In The Education of Charlie Banks (2007) directed by musician Fred Durst, Eisenberg plays Charlie, a bourgeois young man whose acquaintances belong to an uppity college environment during the '70s at Brown University in Rhode Island. He's running away from a bad boy Mick (Jason Ritter) while he tries unsuccessfully to invite the "very much out of his league" Mary to a lunch. Among decadent parties, references to The Great Gatsby and Derrida, Charlie (a "cold bitch") flips a "fuck off" to Mary when he's the object of her condescending derision, learning a difficult moral lesson when he confronts Mick in the end.

Eisenberg appeared in indie films such as The Living Wake, and One Day Like Rain in 2007, and then was cast in a supporting role in The Hunting Party, playing Benjamin Strauss, the son of a TV network executive who's desirous of being taken seriously in journalism field, joining an unsteady twosome of veteran reporters embarking on a hunting mission to capture The Fox, the number one war criminal in Bosnia.

In Adventureland  Eisenberg looks nattier and can display as James Brennan (Greg Mottola's stand-in) his full dramatic range (oscillating from comedic to dramatic timing) and heartthrob potential, blessed at Kristen Stewart's (Em Lewin) side: "Wait, Em. I think I maybe see you a little differently than you see yourself." 

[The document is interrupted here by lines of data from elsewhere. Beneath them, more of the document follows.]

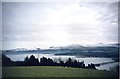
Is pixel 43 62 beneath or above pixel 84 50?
beneath

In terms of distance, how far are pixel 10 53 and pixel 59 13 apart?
4.07 feet

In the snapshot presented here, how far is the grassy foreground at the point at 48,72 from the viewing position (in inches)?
139

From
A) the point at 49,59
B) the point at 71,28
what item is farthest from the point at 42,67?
the point at 71,28

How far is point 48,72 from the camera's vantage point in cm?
353

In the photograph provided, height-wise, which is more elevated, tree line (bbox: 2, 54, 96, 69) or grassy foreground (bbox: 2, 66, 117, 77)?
tree line (bbox: 2, 54, 96, 69)

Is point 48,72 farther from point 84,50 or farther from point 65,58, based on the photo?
point 84,50

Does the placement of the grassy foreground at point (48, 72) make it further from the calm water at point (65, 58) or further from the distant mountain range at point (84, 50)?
the distant mountain range at point (84, 50)

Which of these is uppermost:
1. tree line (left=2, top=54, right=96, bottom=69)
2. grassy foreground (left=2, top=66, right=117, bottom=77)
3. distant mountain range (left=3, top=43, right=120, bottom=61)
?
distant mountain range (left=3, top=43, right=120, bottom=61)

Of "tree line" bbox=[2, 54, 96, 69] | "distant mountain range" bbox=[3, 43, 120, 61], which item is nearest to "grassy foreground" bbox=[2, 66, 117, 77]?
"tree line" bbox=[2, 54, 96, 69]

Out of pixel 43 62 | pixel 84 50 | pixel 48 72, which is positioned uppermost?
pixel 84 50

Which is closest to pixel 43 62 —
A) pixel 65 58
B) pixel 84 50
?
pixel 65 58

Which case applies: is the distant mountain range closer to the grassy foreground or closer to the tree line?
the tree line

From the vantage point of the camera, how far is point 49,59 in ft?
11.6

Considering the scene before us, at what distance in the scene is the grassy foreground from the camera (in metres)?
3.53
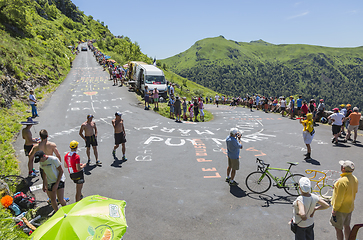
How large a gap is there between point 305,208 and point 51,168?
19.4 feet

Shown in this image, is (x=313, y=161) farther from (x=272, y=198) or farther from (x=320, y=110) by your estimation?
(x=320, y=110)

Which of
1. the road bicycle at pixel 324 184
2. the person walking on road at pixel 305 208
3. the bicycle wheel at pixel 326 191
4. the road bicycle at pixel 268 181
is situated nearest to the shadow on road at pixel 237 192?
the road bicycle at pixel 268 181

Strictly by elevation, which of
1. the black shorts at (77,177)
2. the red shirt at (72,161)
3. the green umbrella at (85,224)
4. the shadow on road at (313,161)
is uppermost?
the red shirt at (72,161)

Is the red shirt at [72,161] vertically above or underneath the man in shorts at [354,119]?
underneath

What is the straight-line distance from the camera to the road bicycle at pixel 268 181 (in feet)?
22.3

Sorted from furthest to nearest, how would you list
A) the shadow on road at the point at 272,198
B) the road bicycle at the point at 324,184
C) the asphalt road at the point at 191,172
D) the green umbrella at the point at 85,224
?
the road bicycle at the point at 324,184 < the shadow on road at the point at 272,198 < the asphalt road at the point at 191,172 < the green umbrella at the point at 85,224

In Zombieland (2009) directed by Ruben Fleischer, he stars as the distressed Columbus, a WoW video game player who dreams of finding a girl to fall in love with, and to take her to meet his remote family. The outside landscape is draughty, full of undead zombies who chase the only surviving humans in the USA to kill and infect them. So the first chance for him will happen with an infected beauty (Amber Heard playing a mysterious blonde anonymized as #406) whose intentions are not precisely too amorous. Columbus: "You see? You just can't trust anyone. The first girl I let into my life and she tries to eat me."

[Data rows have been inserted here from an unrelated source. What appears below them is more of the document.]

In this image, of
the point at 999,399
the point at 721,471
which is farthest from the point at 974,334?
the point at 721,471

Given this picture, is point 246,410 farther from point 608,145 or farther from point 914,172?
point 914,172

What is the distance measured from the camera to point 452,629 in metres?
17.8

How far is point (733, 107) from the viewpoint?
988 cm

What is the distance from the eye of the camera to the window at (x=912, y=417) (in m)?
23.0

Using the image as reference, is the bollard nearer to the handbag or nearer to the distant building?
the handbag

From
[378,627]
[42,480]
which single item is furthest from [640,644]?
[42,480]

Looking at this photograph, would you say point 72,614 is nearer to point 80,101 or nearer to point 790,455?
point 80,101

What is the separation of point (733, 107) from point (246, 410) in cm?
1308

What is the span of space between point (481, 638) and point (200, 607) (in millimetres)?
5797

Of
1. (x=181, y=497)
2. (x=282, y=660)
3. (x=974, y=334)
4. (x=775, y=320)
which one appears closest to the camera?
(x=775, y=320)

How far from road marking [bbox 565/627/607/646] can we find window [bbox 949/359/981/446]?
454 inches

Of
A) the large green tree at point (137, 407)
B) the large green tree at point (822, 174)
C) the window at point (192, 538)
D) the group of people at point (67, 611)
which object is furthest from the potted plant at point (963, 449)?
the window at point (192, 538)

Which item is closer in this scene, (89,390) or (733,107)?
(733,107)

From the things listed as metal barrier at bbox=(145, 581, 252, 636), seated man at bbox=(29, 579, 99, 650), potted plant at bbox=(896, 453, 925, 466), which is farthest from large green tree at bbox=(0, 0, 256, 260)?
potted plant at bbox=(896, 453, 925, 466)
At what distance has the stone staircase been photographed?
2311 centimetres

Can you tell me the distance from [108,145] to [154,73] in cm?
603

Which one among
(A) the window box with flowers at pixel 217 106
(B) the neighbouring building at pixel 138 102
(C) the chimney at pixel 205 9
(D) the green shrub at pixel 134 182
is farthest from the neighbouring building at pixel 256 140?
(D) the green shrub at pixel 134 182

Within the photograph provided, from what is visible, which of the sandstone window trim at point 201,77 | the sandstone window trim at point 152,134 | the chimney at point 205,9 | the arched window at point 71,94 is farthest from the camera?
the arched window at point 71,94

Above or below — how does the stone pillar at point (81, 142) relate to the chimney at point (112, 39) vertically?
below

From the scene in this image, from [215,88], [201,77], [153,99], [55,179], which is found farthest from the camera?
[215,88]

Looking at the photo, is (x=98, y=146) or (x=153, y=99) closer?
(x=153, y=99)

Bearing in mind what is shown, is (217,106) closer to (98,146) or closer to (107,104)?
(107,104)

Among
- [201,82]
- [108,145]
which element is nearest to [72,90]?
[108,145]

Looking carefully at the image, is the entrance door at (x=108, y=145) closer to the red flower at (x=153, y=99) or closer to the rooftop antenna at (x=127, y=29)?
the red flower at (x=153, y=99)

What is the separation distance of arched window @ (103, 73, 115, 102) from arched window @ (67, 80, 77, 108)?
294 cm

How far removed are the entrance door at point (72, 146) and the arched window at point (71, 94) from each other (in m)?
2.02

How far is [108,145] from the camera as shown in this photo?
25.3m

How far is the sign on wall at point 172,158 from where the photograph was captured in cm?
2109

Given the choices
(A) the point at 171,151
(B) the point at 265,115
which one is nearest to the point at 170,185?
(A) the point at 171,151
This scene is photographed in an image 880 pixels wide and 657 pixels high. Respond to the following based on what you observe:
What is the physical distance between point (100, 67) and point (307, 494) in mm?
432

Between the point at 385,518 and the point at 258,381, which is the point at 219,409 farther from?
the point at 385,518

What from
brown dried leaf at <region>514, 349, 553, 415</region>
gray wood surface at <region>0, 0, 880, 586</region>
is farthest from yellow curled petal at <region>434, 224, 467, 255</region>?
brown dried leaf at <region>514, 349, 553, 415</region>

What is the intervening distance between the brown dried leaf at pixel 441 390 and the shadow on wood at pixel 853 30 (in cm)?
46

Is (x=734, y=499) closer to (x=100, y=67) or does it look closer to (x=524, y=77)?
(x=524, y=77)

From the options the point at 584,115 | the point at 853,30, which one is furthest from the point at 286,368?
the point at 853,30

Columbus joins the out of whack zombie hunter Tallahassee (Woody Harrelson). This is a wild road trip in search of an escape from a dreadful destiny, hoarding vintage guns and durable goods, but most importantly, in a desperate search for a Twinkie (for Tallahassee) or one's own trust (for Columbus). Both goofballs will meet two cute bad-ass sisters, Wichita (Emma Stone) and Little Rock (Abigail Breslin).

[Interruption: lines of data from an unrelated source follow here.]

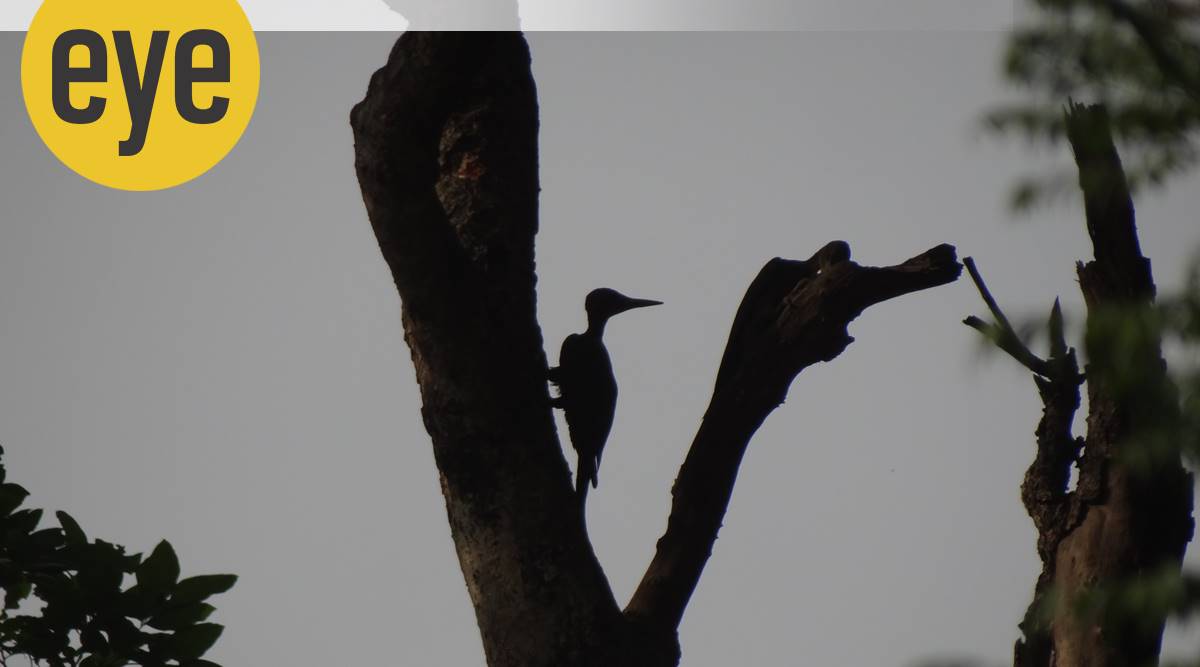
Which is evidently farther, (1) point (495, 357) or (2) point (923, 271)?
(2) point (923, 271)

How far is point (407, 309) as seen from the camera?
12.1 ft

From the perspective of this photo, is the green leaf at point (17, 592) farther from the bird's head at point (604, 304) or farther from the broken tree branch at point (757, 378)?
the bird's head at point (604, 304)

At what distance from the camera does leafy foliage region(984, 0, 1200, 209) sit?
1979mm

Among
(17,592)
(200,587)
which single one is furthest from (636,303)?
(17,592)

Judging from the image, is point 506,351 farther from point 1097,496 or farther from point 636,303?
point 1097,496

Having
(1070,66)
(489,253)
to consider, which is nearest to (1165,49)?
(1070,66)

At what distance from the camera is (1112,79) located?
7.15ft

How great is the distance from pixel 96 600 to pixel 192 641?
0.22 m

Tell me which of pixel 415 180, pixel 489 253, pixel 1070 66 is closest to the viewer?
pixel 1070 66

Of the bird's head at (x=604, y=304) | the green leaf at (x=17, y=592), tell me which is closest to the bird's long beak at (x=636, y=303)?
the bird's head at (x=604, y=304)

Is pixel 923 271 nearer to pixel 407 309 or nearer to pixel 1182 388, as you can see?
pixel 407 309

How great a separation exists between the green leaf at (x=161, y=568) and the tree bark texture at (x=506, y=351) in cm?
105

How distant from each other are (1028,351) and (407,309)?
181 centimetres

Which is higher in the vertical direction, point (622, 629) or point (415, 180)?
point (415, 180)
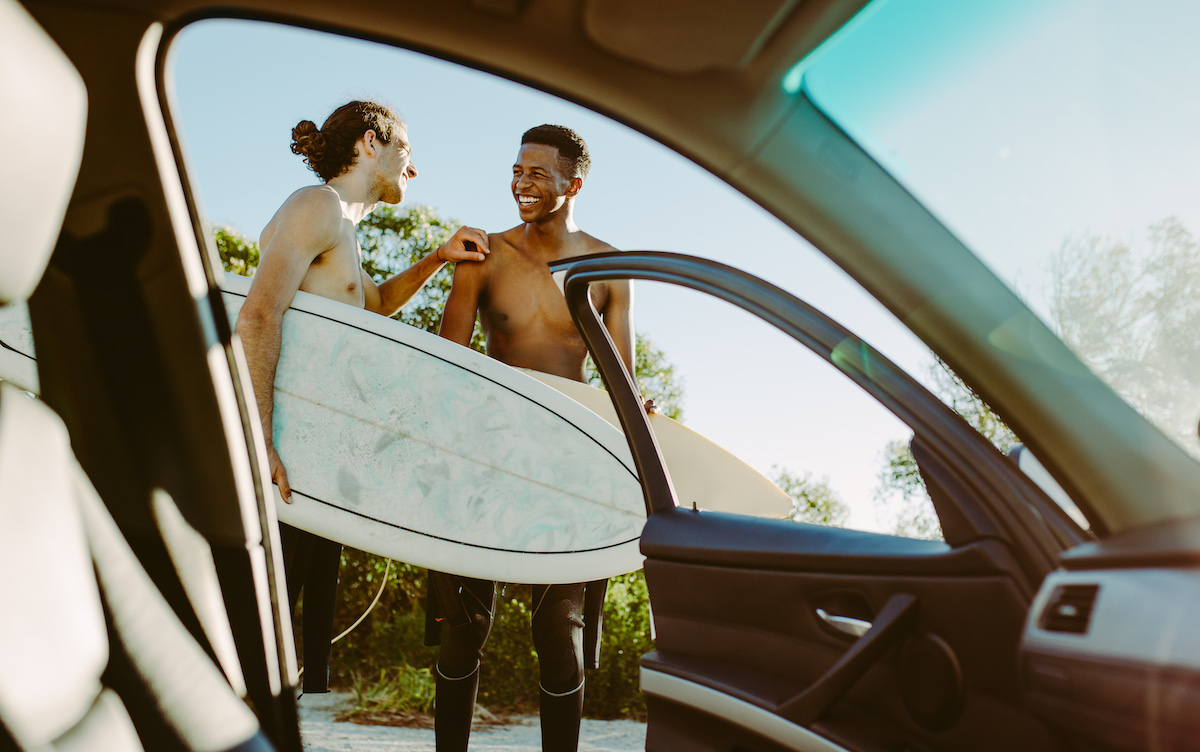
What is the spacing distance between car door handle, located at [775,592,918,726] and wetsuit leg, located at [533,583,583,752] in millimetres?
1404

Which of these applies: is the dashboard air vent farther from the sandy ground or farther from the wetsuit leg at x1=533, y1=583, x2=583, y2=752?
the sandy ground

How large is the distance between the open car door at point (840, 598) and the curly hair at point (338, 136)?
2.13 metres

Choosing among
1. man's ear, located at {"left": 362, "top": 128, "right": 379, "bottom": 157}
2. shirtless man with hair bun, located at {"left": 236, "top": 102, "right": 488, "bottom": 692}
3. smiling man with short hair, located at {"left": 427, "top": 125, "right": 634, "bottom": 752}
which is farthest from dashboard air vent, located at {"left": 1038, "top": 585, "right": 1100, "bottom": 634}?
man's ear, located at {"left": 362, "top": 128, "right": 379, "bottom": 157}

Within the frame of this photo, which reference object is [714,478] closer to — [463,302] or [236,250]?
[463,302]

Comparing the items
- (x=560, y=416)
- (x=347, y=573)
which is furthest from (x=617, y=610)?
(x=560, y=416)

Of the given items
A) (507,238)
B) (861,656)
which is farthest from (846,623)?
(507,238)

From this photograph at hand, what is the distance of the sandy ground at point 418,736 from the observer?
410 cm

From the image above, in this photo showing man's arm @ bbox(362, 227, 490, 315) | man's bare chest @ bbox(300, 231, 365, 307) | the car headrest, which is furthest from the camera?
man's arm @ bbox(362, 227, 490, 315)

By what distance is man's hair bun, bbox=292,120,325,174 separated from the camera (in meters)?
3.26

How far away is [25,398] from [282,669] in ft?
1.97

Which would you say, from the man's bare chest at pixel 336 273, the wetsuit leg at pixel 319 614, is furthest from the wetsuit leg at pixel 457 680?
the man's bare chest at pixel 336 273

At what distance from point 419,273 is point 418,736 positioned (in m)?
2.79

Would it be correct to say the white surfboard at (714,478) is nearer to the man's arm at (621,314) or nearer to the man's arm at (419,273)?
the man's arm at (621,314)

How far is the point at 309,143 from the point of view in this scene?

The movie starts with a funny exordium of Columbus explaining to the viewer his methodic catalogue of rules to survive in Zombieland, and it ends with his apogee at Pacific Playland. On the surface Zombieland is a full blast horror comedy but there is a surreptitious tongue-in-cheek conclusion, a sideswipe at America's alienating culture among plenty of wisecracking and goo.

Eisenberg attended the Sundance Film Festival to promote one of his latest films, Holy Rollers (2010), directed by Kevin Asch, which has just been purchased by First Independent Pictures acquiring U.S. distribution rights.  Eisenberg plays a Hasidic Jew named Sam Gold who, influenced by Yosef (Justin Bartha), turns into a drug mule and, developing an interest in one of his drug boss's girlfriend Rachel (Ari Graynor), lives a cultural clash against his religious precepts. The plot is inspired by actual events about Orthodox Jews recruited to illegally bring ecstasy into New York City from Amsterdam in the late '90s.

Eisenberg's laugh out loud moments may not be as frequent as in Cera's case, but the main discordance between them is that Michael Cera seems to fall into a cataplexic state when he's infatuated with an attractive chick and he's always passive towards the girls he's after, even in Youth in Revolt, where a naughty alter ego Francois Dillinger appears, his conquest weapons relied on deadpan courtship. Cera himself confesses in the Movieline interview:

Q: Do you have an inner Francois?

Cera: Not really. No.

As Superbad's and Adventureland's director Mottola expresses, "Jesse, I think, is a little more sexualized than Michael."

"Every script is about a guy trying to have sex with lots of women. I read them and my veins hurt, like, what am I doing with my life? — except, of course, acting," Eisenberg told BlackBook.

We see in Jesse Eisenberg a stubborness, a social emotional nerdiness, but also a healthy chirpiness which throws us back into reality, because we realise that even when his character has won, a sense of insecurity remains inside his privileged brain.